Depuis de trop longs mois désormais, la plupart des politiciens tunisiens se sont lancés dans un concours de bêtise et d'inconséquence.
Jugez sur pièces.
La majorité hétéroclite issue des élections d'octobre 2011, composée d'Ennadha, parti islamiste conservateur, d'Ettakatol, sociaux-démocrates mous, et du CPR, nationalistes un brin extra-terrestres, a échoué en tout.
La situation sécuritaire est exécrable. Deux ténors politiques ont été assassinés par balles ces 6 derniers mois, un maquis salafiste s'est implanté sur le mont Chaambi et la petite délinquance coule des jours tranquilles..
L'économie est stagnante et le chômage stratosphérique, sans aucune perspective visible de redécollage rapide.
Le déficit public se creuse à vive allure. L'état tunisien dépense actuellement 20% de plus qu'il ne récolte en impôts, taxes et cotisations.

• Ensemble de lignes
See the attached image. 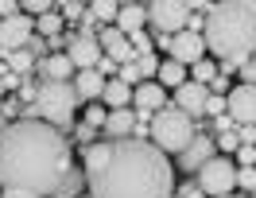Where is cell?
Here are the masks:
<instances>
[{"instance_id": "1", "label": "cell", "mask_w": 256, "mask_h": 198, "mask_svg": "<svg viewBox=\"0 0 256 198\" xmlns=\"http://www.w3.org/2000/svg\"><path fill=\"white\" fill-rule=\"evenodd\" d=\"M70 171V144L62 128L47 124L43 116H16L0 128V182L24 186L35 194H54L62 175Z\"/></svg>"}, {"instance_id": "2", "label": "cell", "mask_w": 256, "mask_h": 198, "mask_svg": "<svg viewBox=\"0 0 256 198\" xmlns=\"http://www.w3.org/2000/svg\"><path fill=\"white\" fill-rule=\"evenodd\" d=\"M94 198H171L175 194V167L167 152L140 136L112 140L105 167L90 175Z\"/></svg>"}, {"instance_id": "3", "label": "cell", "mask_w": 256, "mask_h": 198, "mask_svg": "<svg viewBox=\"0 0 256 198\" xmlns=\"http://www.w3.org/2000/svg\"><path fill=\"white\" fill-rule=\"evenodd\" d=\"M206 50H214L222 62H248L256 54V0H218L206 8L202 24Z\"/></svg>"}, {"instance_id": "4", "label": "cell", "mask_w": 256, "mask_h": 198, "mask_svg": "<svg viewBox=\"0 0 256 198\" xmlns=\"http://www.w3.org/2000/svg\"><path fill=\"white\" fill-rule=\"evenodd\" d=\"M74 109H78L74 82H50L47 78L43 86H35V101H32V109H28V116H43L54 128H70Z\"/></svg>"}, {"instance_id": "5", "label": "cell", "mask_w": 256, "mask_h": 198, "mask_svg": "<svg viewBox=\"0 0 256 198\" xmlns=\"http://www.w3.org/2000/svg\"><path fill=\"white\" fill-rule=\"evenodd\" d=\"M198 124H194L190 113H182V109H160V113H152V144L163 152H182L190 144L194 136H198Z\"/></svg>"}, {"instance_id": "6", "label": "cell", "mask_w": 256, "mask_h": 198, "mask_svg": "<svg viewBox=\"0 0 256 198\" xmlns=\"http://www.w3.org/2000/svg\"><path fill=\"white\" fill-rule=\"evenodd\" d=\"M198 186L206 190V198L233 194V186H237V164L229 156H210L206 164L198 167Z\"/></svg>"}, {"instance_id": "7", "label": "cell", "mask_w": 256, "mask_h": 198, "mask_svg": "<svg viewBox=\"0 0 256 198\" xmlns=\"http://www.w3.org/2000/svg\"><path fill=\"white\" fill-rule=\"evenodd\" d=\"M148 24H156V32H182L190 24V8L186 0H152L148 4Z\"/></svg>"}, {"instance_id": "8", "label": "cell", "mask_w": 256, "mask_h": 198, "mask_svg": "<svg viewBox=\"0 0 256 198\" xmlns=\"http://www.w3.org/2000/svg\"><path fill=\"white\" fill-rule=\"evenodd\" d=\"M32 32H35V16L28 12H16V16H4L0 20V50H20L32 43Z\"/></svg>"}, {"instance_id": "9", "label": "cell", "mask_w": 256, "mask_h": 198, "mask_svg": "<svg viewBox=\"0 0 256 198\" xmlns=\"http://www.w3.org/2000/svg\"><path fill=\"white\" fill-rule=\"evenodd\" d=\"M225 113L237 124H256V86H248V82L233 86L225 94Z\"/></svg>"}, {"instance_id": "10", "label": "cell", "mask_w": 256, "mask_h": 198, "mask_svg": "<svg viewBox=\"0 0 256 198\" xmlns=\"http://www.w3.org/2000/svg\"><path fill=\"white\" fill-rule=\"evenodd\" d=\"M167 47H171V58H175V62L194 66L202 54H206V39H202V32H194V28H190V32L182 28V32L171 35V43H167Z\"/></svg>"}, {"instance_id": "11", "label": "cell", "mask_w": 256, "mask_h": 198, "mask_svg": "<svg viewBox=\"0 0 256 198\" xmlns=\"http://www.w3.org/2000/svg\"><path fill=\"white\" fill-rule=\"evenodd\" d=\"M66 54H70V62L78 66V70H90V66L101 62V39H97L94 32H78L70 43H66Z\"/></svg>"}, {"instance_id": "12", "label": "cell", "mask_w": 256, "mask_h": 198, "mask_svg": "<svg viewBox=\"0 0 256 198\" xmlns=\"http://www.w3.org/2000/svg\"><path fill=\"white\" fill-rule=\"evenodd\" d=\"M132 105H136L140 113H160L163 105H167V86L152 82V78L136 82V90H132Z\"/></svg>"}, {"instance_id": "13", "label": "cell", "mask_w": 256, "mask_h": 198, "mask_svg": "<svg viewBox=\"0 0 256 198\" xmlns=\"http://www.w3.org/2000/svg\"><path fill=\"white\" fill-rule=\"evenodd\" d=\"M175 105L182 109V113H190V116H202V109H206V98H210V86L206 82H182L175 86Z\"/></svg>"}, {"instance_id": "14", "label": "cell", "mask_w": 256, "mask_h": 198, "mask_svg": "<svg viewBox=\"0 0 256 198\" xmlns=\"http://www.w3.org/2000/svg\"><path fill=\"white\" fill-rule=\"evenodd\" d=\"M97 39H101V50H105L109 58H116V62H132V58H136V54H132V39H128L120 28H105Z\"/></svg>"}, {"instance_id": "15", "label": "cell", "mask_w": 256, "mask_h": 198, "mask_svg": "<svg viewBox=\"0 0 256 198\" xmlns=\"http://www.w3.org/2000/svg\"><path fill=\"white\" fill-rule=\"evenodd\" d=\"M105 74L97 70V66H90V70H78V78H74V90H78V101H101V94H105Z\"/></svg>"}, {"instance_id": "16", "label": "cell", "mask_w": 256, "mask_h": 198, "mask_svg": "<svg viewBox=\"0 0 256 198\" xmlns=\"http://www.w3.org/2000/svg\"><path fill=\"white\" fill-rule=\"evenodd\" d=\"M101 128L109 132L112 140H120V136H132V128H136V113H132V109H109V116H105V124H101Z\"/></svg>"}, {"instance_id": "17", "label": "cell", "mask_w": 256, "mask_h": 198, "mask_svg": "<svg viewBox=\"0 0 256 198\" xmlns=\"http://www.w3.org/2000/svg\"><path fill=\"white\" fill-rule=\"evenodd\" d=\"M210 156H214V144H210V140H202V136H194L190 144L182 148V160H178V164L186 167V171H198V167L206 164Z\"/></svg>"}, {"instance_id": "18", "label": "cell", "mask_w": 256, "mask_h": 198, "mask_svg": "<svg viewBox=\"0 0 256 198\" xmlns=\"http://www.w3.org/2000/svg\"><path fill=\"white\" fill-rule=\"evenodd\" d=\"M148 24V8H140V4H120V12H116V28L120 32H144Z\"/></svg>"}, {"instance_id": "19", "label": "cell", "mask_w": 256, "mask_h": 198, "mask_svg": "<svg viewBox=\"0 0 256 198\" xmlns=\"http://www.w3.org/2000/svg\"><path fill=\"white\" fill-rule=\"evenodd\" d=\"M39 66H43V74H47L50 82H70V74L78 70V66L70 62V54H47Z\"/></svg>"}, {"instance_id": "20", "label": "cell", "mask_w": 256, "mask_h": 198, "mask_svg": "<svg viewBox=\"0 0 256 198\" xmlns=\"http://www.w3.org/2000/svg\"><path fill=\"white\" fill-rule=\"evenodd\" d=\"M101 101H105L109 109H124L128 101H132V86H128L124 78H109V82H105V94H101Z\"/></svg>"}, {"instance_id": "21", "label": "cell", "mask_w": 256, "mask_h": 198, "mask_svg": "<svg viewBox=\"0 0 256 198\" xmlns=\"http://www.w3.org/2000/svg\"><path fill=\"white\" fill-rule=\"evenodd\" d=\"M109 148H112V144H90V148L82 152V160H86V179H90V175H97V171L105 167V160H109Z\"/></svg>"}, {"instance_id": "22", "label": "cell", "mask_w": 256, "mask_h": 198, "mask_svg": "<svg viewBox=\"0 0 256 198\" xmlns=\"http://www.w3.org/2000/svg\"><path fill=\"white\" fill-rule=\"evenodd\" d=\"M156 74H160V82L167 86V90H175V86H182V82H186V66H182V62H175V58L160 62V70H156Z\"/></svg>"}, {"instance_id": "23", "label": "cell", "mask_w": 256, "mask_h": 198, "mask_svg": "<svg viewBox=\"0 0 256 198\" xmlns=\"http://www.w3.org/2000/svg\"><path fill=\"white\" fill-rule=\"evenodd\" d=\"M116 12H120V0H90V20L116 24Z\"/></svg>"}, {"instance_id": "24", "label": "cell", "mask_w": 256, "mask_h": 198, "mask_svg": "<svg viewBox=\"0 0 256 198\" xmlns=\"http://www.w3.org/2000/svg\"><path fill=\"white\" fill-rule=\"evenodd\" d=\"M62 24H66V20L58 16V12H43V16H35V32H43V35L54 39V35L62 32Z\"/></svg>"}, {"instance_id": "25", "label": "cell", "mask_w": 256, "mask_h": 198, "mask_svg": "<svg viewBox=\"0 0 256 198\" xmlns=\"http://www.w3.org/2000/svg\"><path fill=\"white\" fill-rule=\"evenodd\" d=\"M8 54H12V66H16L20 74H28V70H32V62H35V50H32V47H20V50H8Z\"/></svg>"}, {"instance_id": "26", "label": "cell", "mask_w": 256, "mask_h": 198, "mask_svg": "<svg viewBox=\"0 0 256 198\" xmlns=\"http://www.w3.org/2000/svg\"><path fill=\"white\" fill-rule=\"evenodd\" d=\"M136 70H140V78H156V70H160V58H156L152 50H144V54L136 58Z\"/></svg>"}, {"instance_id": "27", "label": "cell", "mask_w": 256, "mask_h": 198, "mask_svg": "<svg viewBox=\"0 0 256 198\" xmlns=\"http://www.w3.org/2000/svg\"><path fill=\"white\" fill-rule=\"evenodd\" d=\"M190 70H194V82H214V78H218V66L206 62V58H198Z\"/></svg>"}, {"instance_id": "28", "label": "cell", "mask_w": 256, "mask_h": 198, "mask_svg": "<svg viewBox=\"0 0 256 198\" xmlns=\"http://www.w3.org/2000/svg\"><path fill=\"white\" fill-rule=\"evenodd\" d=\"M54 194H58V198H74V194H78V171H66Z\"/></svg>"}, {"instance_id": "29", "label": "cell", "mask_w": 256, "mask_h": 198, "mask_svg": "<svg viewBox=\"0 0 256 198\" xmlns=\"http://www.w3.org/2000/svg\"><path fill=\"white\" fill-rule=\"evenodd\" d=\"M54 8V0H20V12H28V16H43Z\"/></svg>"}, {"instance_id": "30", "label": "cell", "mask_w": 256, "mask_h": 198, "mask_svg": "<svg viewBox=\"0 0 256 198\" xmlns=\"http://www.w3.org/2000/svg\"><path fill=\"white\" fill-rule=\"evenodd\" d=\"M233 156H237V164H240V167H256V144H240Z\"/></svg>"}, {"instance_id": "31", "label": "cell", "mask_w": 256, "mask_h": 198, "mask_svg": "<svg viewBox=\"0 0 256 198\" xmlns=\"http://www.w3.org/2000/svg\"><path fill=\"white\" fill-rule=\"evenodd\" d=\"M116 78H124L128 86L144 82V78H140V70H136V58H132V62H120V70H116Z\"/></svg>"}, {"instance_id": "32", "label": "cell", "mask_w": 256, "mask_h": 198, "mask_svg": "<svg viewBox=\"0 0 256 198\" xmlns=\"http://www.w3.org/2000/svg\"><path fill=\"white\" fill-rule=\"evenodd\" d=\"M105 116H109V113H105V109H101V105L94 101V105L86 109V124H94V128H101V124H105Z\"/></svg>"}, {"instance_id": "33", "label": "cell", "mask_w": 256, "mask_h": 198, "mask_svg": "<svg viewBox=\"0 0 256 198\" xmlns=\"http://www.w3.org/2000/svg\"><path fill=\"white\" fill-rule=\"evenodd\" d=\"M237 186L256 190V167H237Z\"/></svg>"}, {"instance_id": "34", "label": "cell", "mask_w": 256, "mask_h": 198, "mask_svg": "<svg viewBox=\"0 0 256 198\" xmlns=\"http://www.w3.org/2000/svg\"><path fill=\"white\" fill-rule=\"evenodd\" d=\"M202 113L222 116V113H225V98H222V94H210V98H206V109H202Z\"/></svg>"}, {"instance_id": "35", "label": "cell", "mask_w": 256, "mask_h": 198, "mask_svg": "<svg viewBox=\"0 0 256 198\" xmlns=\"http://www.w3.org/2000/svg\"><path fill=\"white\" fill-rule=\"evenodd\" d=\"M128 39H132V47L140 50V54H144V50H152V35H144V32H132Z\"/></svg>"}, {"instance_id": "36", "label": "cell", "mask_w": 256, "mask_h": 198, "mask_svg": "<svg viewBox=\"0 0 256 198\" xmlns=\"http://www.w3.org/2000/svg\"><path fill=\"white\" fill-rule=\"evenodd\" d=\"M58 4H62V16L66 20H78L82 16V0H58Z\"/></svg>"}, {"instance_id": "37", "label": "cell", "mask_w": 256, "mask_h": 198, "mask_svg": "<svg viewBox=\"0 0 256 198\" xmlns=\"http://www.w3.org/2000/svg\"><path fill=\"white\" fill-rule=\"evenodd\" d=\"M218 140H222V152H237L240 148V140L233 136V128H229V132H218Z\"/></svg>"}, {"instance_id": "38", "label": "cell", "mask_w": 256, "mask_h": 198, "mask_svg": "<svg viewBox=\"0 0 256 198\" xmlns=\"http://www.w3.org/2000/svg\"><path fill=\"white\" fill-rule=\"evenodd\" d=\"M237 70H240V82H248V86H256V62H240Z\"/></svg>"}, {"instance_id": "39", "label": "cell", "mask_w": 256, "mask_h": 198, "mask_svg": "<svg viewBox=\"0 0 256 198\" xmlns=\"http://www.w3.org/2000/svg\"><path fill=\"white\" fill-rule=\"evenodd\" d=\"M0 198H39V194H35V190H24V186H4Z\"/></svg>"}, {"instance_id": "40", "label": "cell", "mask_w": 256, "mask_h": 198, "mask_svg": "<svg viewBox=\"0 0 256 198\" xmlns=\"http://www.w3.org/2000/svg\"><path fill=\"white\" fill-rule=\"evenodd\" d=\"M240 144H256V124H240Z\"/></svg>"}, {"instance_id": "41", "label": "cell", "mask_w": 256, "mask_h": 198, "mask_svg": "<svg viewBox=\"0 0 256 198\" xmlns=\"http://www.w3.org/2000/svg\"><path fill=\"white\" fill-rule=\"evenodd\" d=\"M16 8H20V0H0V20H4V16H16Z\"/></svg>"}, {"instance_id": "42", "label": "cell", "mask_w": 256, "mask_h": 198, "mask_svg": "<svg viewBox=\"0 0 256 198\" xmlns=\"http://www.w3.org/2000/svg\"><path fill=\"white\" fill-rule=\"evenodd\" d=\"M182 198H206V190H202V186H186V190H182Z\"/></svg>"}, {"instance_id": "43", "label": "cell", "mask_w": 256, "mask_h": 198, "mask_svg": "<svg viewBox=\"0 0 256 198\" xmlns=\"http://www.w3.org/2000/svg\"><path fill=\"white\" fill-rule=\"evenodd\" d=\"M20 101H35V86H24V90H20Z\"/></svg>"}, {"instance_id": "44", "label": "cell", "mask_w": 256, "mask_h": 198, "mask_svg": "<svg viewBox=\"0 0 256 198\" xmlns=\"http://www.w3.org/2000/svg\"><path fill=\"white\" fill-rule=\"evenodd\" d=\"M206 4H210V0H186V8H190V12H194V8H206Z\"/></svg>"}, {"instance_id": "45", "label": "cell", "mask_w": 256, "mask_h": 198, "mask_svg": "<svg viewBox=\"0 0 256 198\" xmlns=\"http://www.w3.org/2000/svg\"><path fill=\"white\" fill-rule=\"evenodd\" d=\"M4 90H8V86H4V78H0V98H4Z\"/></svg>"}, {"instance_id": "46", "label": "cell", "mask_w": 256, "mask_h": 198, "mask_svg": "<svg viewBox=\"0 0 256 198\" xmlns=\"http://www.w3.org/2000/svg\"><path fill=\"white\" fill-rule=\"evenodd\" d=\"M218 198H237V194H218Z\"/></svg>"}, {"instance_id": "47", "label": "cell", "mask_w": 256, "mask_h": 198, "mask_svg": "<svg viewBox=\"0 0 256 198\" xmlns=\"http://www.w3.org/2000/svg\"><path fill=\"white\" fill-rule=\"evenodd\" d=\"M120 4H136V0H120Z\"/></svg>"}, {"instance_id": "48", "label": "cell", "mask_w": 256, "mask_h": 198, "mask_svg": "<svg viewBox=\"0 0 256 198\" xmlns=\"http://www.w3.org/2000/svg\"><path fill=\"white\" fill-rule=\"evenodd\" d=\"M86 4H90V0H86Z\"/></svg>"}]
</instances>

---

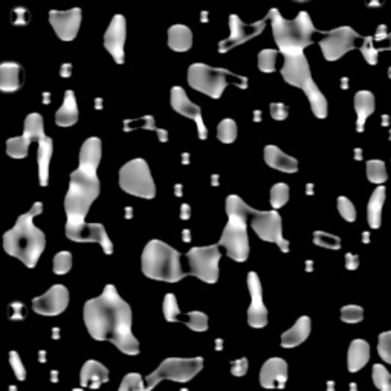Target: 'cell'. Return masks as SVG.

• Travail demandé
Modifiez un passage du texte choisi en le recopiant à partir des mots « La majorité hétéroclite » et jusqu'après les mots « de redécollage rapide. », avec « stagnante » remplacé par « en berne ».

• Solution du problème
La majorité hétéroclite issue des élections d'octobre 2011, composée d'Ennadha, parti islamiste conservateur, d'Ettakatol, sociaux-démocrates mous, et du CPR, nationalistes un brin extra-terrestres, a échoué en tout.
La situation sécuritaire est exécrable. Deux ténors politiques ont été assassinés par balles ces 6 derniers mois, un maquis salafiste s'est implanté sur le mont Chaambi et la petite délinquance coule des jours tranquilles..
L'économie est en berne et le chômage stratosphérique, sans aucune perspective visible de redécollage rapide.